KEY POINTS:
As Prime Minister Kevin Rudd marked his first 100 days in power yesterday, a stark new picture emerged of a lucky country turning sour for hundreds of thousands of families.
With the Australian dream of a home in the suburbs rapidly slipping beyond the reach of many, the Reserve Bank is today expected to announce yet another rise in interest rates.
The cost of mortgages, rents, petrol and food has also pushed inflation to its highest level in six years, and a major industrial survey has forecast that economic growth will run well below expectations for the next decade.
Rudd marked the 100-day point with a speech in Brisbane candidly warning that Australia was in for a rough time.

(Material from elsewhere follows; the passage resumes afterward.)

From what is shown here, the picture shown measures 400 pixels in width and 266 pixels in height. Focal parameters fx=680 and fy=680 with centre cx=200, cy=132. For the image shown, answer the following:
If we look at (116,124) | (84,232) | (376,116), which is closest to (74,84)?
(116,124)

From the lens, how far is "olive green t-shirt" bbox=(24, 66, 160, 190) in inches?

In his speech to a business leaders' forum, Rudd listed Labor's economic inheritance: Inflation at a 16-year high, the second-highest interest rates in the developed world, productivity growth at its lowest in 15 years, accelerating federal spending and massive trade deficits.
But voters' patience will rapidly wear thin, a reality Rudd is addressing with a supercharged steamroller of new measures that has picked up pace since he won power last November. At the top of the agenda is the soaring cost of feeding, clothing and housing the population.
A new study commissioned by the Government and released yesterday paints a picture of a national mortgage belt rapidly sinking into crisis. Earlier reports have warned that thousands of families are skipping meals to pay mortgages or the rent.
And the ability of tens of thousands of others to either buy a home or find somewhere to rent is being hammered by inflation, rising interest rates and a drastic shortage of housing.
Rudd cited Real Estate Institute of Australia research indicating that rental vacancy rates have fallen below 3 per cent in every capital city, and rents for three-bedroom houses have climbed 82 per cent since 1996. The aim is to cut rent on such units to A$280 a week from A$350.
An even darker picture emerged from the results of a study by the National Centre for Economic and Social Modelling.
This showed that 1.1 million low- to middle-income households are now spending more than 30 per cent of their pre-tax income on housing costs such as rent and mortgage repayments.
Researchers call this housing stress, and it has increased by 25 per cent - or 220,000 households - since 2004.
"This is a stunning statistic, and it is a disturbing statistic," Rudd said.
Since 2004, the number of low- and middle-income households headed by a person under 29 years old had increased by 55 per cent, and the number of families with children in housing stress had more than doubled.
The number of older Australians in housing stress had also doubled, and among the over-70s the number had soared from about 56,000 to an estimated 112,000.
Australia's present national annual housing deficit of 20,000 is forecast to soar, with NSW alone short of 50,000 homes by 2011, and possibly as many as three times that number across the continent.
Rudd yesterday doubled a national rental affordability scheme to include 100,000 new low-cost rental properties, offering tax incentives to developers in return for properties rented at 20 per cent below the market rate.
State and territory governments have agreed to throw in A$2000 a home through such measures as cut-price land or cheaper stamp duty. The Government will also provide A$30 million to streamline and develop online building approvals to cut costs.